Top of STUDY TEXT

Rorate Caeli

Laudate Deum and the Eclipse of the Church

What to make of Pope Francis's latest apostolic exhortation, Laudate Deum? Like other Francis encyclicals, it is hardly recognizable as a Catholic document. The central portion of the letter addresses the "progress and failures" of various "climate conferences" held in the last decades. It features an entire section vaguely prognosticating on a upcoming conference in Dubai. 


As this description suggests, Laudate Deum is single-mindedly materialistic and lacks any supernatural focus. Its political arguments are naive, abstract, and self-contradictory. It endorses a global coalition of "activists" who will put "pressure" on national governments in service of a single world government. This secular world government will have "real authority" to punish those who defy it. In the spirit of "hagan lio," then, Laudate Deum seems to endorse splashy climate activism of the type that blocks public roads and defaces works of art.  Ultimately, its political recommendations will be ignored, because they are not useful or insightful.

Bottom of STUDY TEXT
Top of LISTED RECORDS

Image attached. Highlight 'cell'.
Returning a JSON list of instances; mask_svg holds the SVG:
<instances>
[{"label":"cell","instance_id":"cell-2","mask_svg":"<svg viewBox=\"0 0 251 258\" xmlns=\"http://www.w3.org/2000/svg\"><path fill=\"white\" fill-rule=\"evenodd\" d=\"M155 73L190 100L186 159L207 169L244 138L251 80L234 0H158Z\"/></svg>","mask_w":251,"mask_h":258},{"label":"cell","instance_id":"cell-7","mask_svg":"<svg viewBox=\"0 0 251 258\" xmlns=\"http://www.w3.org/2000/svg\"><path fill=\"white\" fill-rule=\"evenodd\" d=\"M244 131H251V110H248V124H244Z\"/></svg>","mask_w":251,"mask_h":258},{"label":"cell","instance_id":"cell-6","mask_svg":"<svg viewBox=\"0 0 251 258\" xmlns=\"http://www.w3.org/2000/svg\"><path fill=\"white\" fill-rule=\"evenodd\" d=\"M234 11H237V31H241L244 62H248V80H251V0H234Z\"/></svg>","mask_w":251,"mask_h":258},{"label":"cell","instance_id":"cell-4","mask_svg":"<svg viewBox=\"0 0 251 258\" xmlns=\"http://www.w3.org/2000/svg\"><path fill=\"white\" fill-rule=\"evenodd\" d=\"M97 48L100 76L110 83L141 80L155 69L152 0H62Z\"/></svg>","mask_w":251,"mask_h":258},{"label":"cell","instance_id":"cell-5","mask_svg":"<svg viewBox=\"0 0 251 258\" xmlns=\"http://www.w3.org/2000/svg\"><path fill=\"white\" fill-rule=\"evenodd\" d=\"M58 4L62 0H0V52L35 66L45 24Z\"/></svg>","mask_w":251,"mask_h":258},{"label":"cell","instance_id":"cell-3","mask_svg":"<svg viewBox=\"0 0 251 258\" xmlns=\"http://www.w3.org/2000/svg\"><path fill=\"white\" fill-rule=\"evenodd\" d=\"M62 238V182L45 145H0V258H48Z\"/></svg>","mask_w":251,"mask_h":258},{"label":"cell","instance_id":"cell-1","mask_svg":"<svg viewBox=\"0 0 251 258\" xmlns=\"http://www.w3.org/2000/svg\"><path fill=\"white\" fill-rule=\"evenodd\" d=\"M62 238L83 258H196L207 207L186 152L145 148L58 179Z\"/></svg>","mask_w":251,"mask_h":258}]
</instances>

Bottom of LISTED RECORDS

EXERCISE SET:
(1) In the commentary on Laudate Deum, what does the central portion of the letter address?
(2) Carry the commentary on Laudate Deum forward from its last sentence.

EXERCISE ANSWERS:
(1) It addresses the "progress and failures" of various "climate conferences" held in the last decades.

(2)
Without any hint of irony, Francis endorses the American politician Rahm Emanuel's shameless quip, "Never let a crisis go to waste." Says Francis, "It continues to be regrettable that global crises are being squandered when they could be the occasions to bring about beneficial changes. This is what happened in the 2007-2008 financial crisis and again in the Covid-19 crisis." It would be crass for a politician to talk this way, let alone a Pope. And the implication of these words is even more sinister: that the authoritarian tactics that emerged in the face of both crises might usefully be extended into the future, except this time in service of global climate goals. 


Similarly, Laudate Deum dismisses "efforts at adaptation" and "new technical interventions" to mitigate climate issues as forms of "homicidal pragmatism," an overwrought, unfortunate and unhelpful turn of phrase in service of an unrealistic and unscientific pessimism.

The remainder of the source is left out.